* Data for review *
>>>

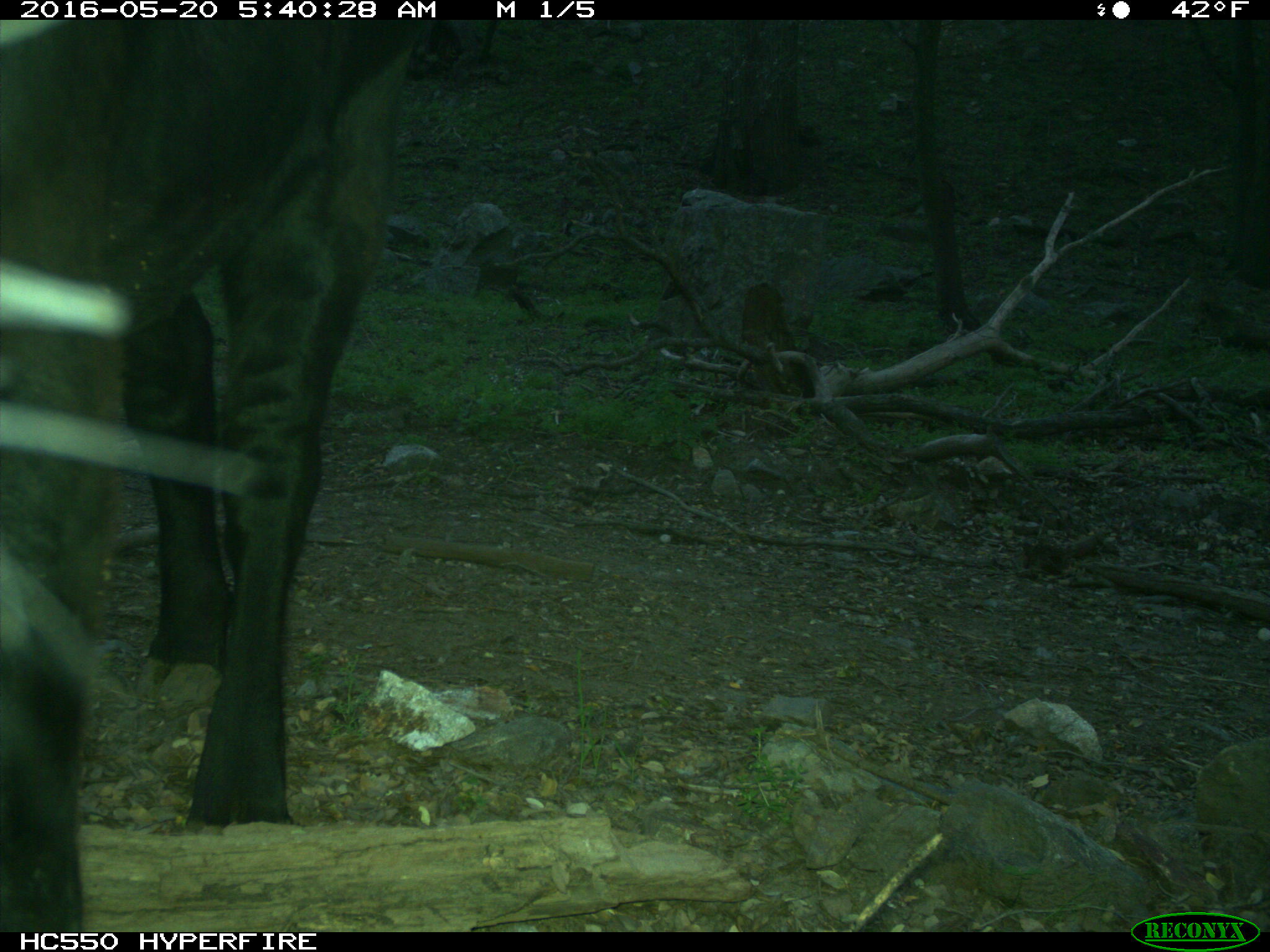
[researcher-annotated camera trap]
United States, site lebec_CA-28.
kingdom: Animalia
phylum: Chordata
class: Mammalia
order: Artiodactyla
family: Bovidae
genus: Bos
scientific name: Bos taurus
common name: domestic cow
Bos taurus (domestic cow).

<<<
>>>

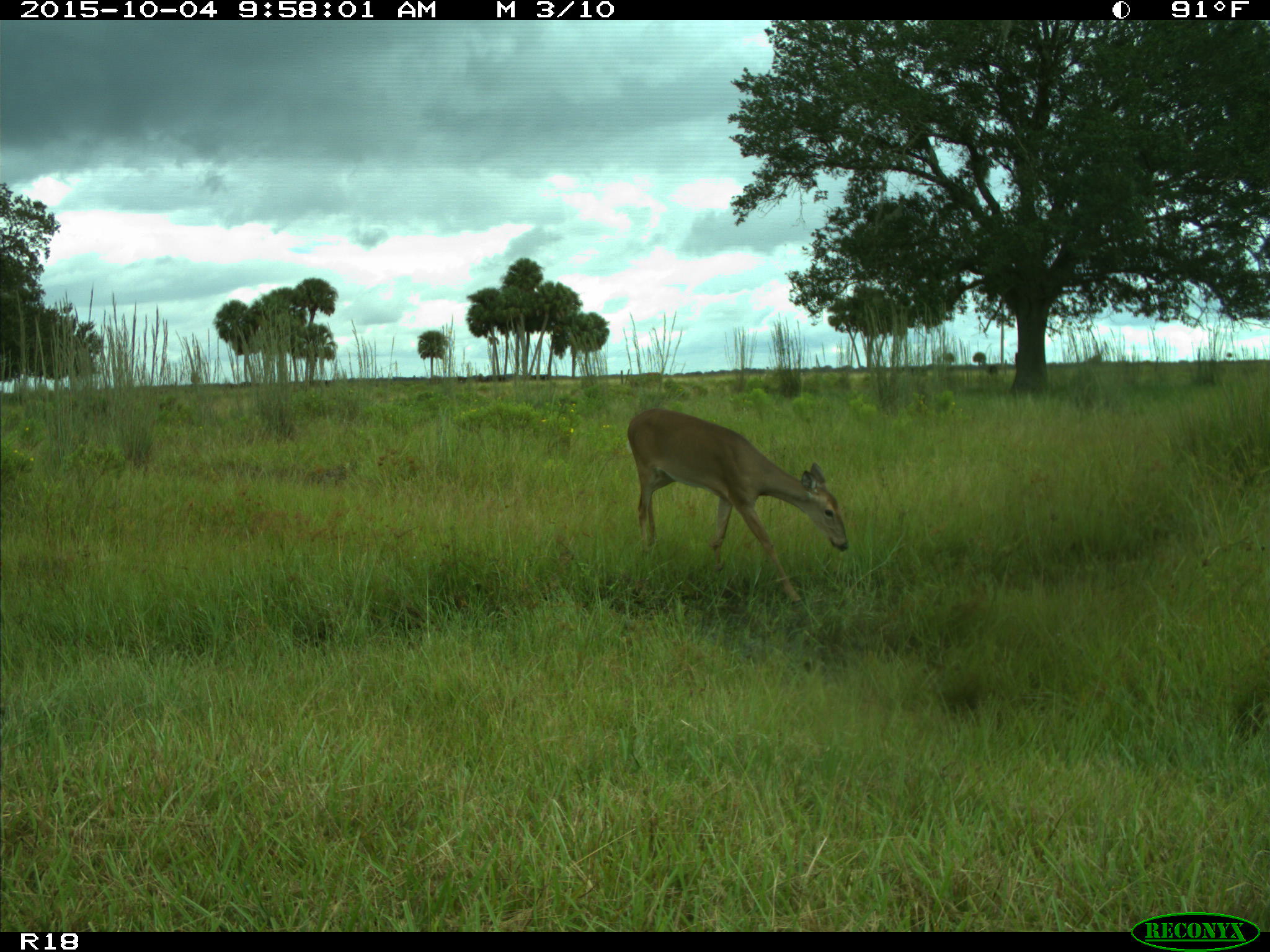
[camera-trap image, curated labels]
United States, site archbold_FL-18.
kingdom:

<<<

* Task statement *
Copy here each line of the preceding records with "States" in it.

* Answer *
United States, site lebec_CA-28.
United States, site archbold_FL-18.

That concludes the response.